Saved data entries

# # # # # # #

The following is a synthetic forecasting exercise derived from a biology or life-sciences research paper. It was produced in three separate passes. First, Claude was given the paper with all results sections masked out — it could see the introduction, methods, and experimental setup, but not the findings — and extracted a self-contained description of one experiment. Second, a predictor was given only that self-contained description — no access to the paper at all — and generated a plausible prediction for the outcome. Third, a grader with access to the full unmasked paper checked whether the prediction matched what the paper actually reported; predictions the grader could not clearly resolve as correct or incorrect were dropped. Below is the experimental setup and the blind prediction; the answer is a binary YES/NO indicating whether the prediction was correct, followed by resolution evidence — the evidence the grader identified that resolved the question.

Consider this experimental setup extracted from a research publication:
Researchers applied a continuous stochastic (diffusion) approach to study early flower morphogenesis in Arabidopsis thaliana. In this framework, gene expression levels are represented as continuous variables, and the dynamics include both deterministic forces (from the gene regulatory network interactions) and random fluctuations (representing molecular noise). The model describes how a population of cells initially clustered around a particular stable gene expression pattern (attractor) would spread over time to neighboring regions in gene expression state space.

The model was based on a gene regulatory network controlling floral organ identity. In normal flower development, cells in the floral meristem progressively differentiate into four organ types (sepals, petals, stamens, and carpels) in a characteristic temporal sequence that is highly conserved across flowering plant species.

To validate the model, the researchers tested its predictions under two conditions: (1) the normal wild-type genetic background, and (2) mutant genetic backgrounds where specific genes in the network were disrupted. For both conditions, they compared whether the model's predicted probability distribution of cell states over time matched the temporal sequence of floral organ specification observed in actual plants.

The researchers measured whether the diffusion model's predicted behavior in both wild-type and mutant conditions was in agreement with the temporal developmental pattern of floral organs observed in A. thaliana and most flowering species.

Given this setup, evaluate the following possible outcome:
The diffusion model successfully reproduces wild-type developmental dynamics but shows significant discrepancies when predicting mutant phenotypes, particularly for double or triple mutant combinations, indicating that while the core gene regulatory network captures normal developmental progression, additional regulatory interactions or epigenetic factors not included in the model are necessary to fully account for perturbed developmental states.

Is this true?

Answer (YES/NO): NO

# # # # # # #

> _REQUIRED WORK_
Retype the records above, but only those lines that fall between the line containing "The researchers measured" and the line containing "Given this setup, evaluate", with both of those lines included, exactly as written.

> _ANSWER FOR THIS EXERCISE_
The researchers measured whether the diffusion model's predicted behavior in both wild-type and mutant conditions was in agreement with the temporal developmental pattern of floral organs observed in A. thaliana and most flowering species.

Given this setup, evaluate the following possible outcome:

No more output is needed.